Açtığım yoldan gelen var

Ben lisedeyken yani epey evvel okula gitmediğimiz zaman veli tarafından okula onun bilgisi dahilinde gitmediğini belgelemek için kullanılan bir pusula vardı.Biz bol bol okul kırardık. Bağdat Caddesi , Bostancı yürüme mesafesindeydi. Şimdiki Mark and Spencer'in yerinde ise sinema ve kafe vardı. Birde Kızıltoprak'ta sinema vardı. Habire okulu kırıp gezer, sinemaya giderdik.
Rahmetli babamın imzası çok basitti. Bir şimşek, üstünde 2 nokta. Ben habire babamın yerine pusulayı imzalar dururdum gitmediğim günler için.

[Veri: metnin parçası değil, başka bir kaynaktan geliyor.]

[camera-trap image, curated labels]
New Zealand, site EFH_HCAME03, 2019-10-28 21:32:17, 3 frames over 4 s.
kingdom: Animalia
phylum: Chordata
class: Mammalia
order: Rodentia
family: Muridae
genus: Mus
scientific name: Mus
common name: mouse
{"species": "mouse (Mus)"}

Artık açtığım yoldan gelen bir kızım var, gururlu muyum? EVET!
Dün okuldan gelen bu zottik
"Sanırım ben ayın 16-17'sinde hasta olacağım" dedi.
"Neden?" diye sordum.
"Tam hatırlamıyorum ama -ennn sık kullandığı kalıp bu- o tarihlerde ayak parmağımızdan aşı yapacaklarmış. Ben istemiyorum" dedi.

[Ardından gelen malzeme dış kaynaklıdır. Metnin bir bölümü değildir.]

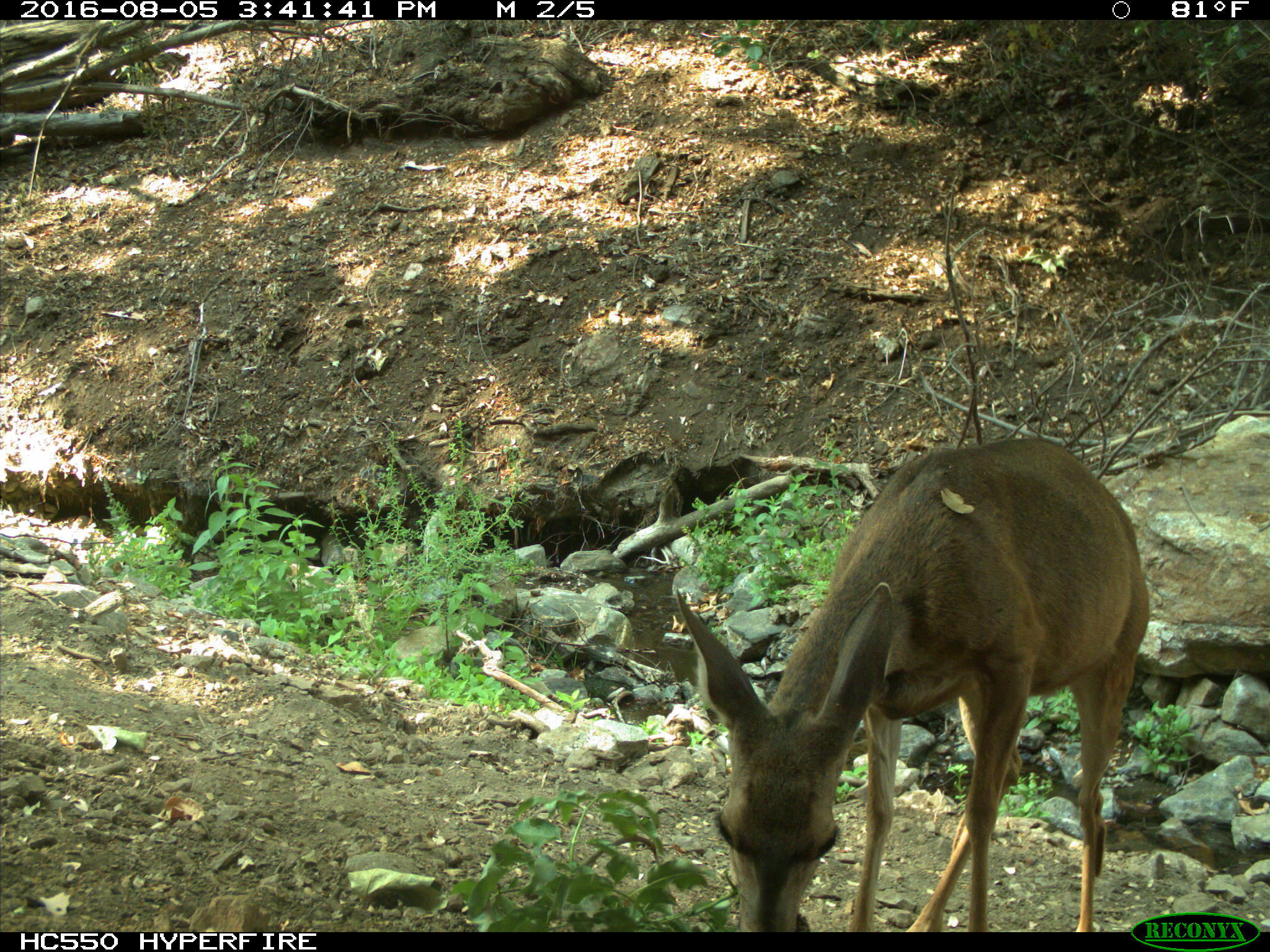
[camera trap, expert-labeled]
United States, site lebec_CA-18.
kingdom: Animalia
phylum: Chordata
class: Mammalia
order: Artiodactyla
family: Cervidae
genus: Odocoileus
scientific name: Odocoileus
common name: deer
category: unidentified deer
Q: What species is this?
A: Unidentified deer (deer) (Odocoileus).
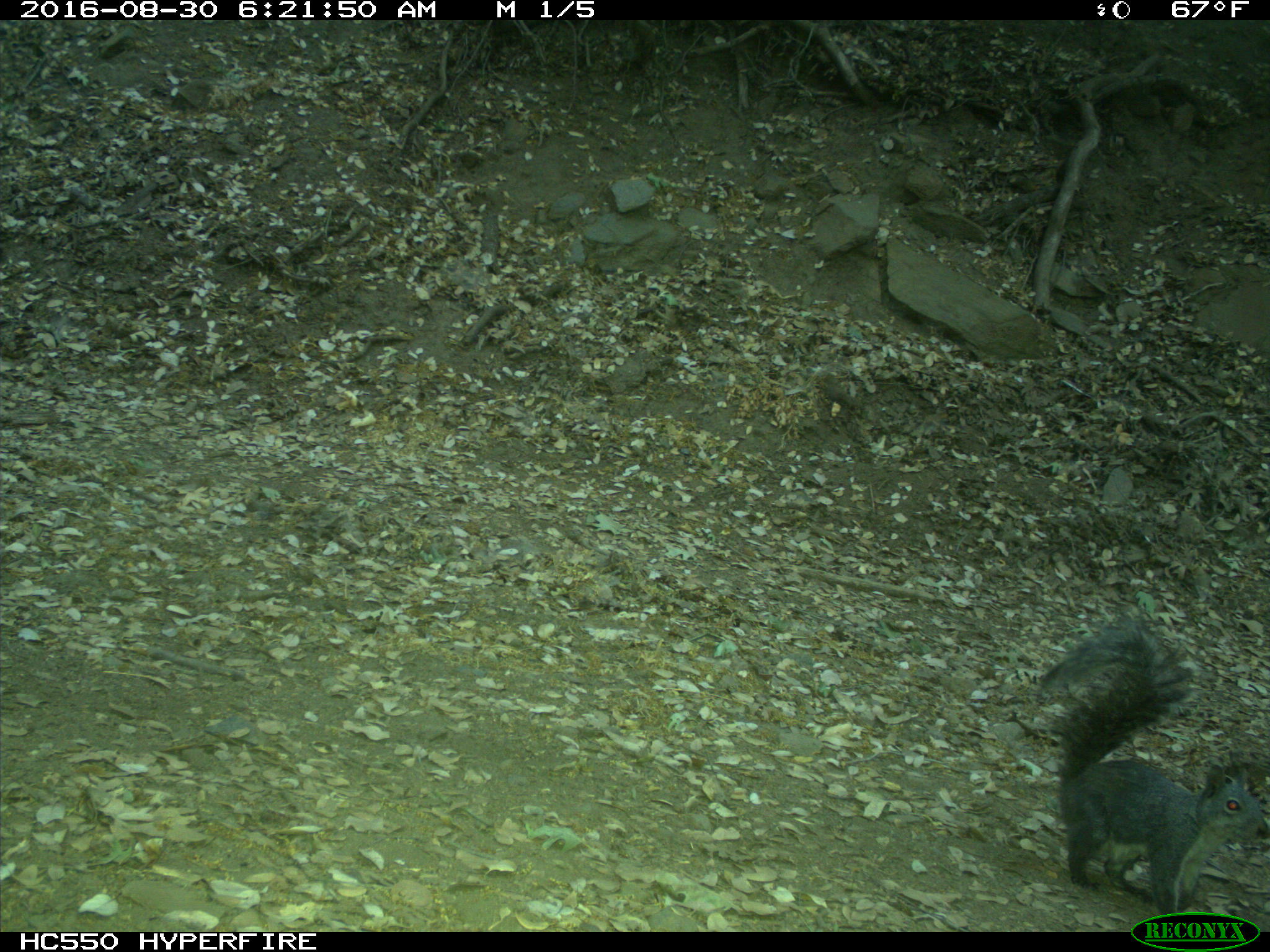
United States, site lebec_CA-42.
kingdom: Animalia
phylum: Chordata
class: Mammalia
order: Rodentia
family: Sciuridae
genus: Sciurus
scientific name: Sciurus carolinensis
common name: eastern gray squirrel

"Kızım, yazı falan vermediler mi bunun için?" dedim.
"Verdiler" dedi.
"Git getir o zaman" dedim, getirdi.
Ancak bana vermeden kendi okumak istedi sonra zor şer bana kağıdı verdi.
Yazıda Kartal Belediyesi ve Okulların ortak çalışması olarak 16-17 Nisan tarihleri arasında çocuklardan parmak ucundan kan ve idrar tahlili alınacağı belirtilerek veliye "istiyorum" ve "istemiyorum" diye seçenek sunulup birde veli adı-soyadı ve imza kısmı yer alıyordu.

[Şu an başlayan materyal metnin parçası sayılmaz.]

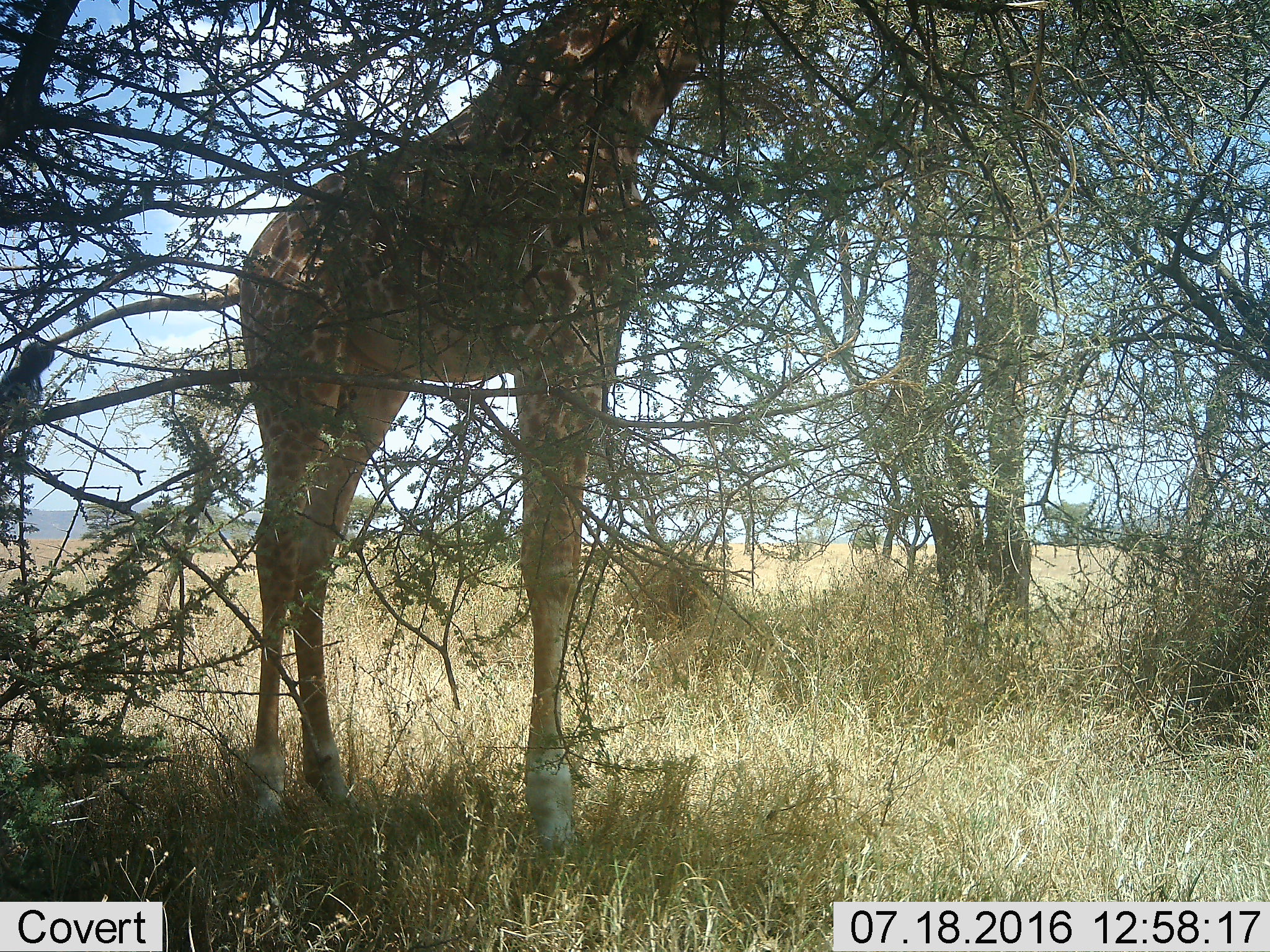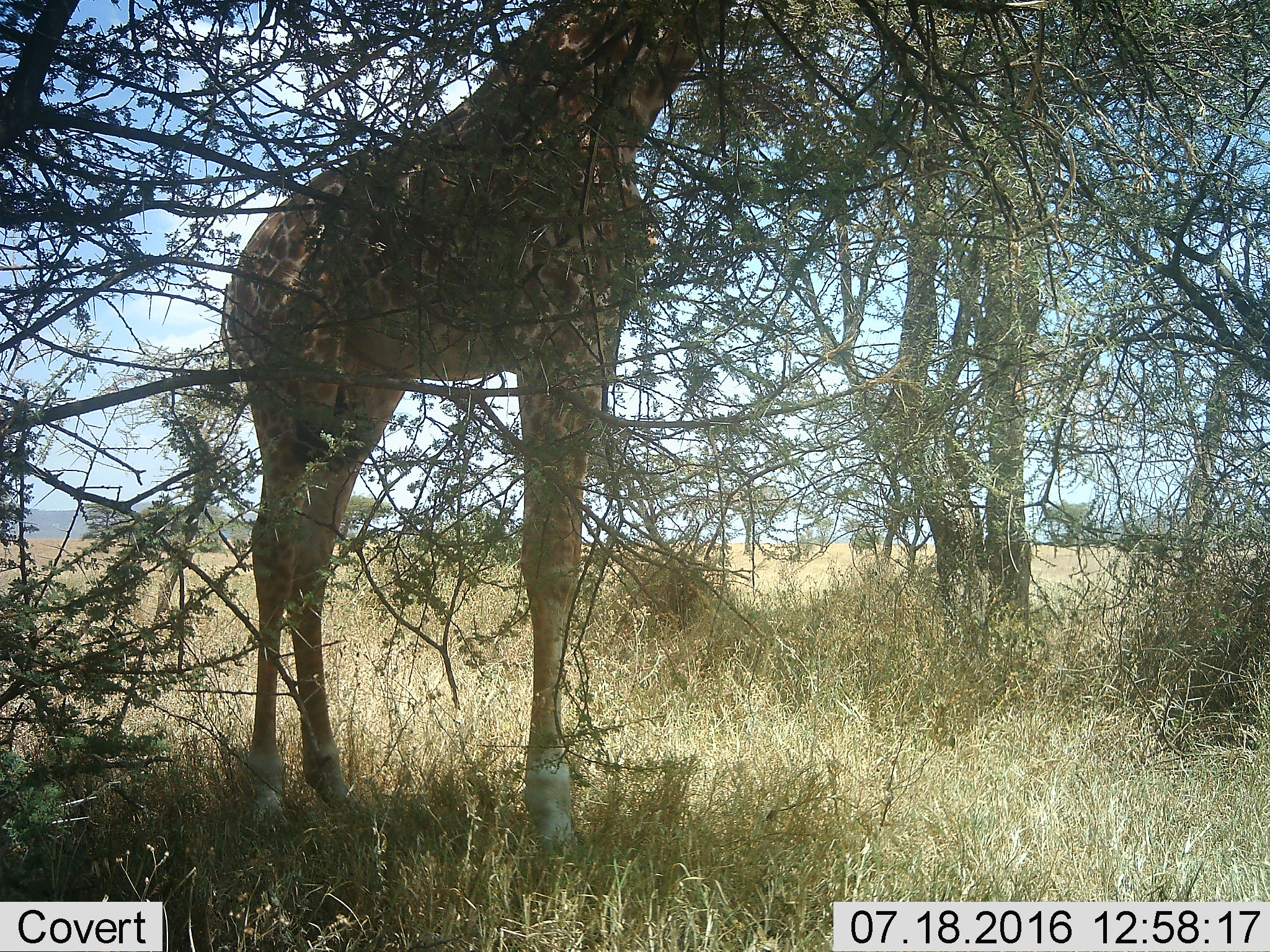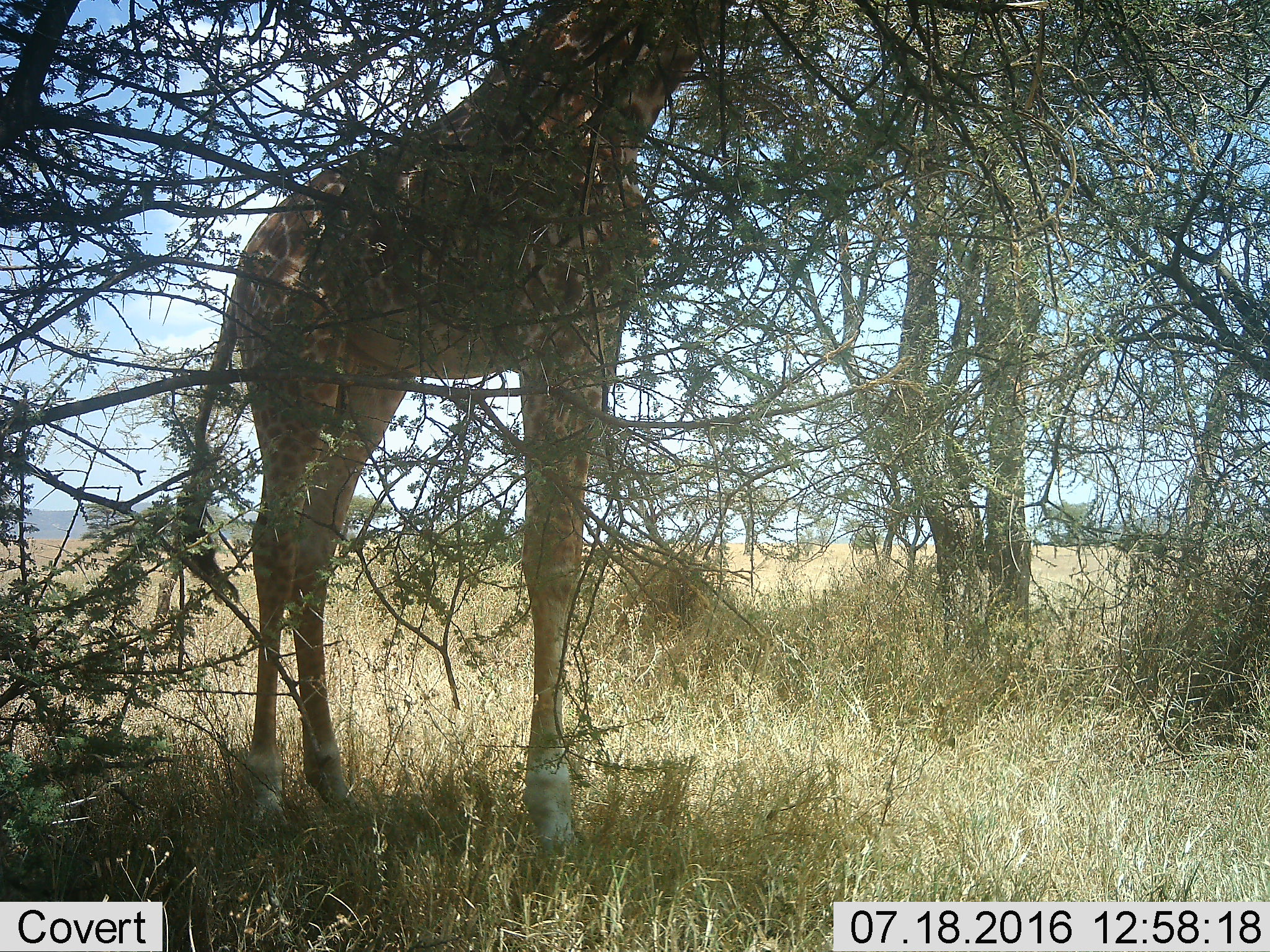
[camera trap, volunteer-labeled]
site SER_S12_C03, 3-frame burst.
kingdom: Animalia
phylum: Chordata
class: Mammalia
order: Artiodactyla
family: Giraffidae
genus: Giraffa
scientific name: Giraffa camelopardalis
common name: giraffe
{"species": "giraffe (Giraffa camelopardalis)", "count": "1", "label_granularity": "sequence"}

"istemiyorum" seçeneği ve veli adı-soyadı yazılmış, yerime acubik bir imza atılmış ve silgiyle silinmişti.
"Ne olur istemiyorum'u işaretle anne" diye yalvardı.
İlerde hatırlamak için "Bir yanım tahlilleri yaptırsın, çünkü benim adıma imza atmış çakal, bu da cezası olsun derken, diğer yanım bunların idrar tahlilini nasıl vereceği ve tahlilleri alıp depolamada ve sonuçlarda ve hijyen açısından nasıl güvenilir olacağını düşünerek yaptırmasın diye düşündü."
Netice de çok feci yaşadığım ikilemden tahlili yaptırmama galip geldi ve "evrak sahtecisi" okula neşe içinde gitti.

1 Nisan 2015 Çarşamba

1 ay

2006'dan beri blog yazıyorum, ilk defa bu kadar ara vermişim.  Tam 1 ay.. Bu 1 ayda bazen kendimi de şaşırtarak dışarıya çıkıp insan içine karıştım, karaciğer için yapılan mikro küre tedavisinin tekrarlanmaya gerek olmadığı haberiyle sevindim. Kızımla uzun bir aradan sonra Sindrella filmine gittim. Filmi ana-kız bayıla bayıla izledik. Prensle Sindrella baloda dans ederken İdoş bana dönüp
"Şu ahir ömrümde bir Prensle dans edemedim!" diye hayıflanınca kahkaha krizine girdim. Birlikte 3 oyuncakçı gezdik, yemek yedik ve geç saatte eve döndük. Geçen Cuma ise bondranat isimli kemik koruyucu tedavisinden eve döndüğümde 39,7 ateşle acile gittik. Şimdi çok şükür iyiyim. Gecede 3 kez üst baş değiştirmeme neden olan aşırı terlemeyi saymazsak tabii.
Böyle geçiyor günler işte...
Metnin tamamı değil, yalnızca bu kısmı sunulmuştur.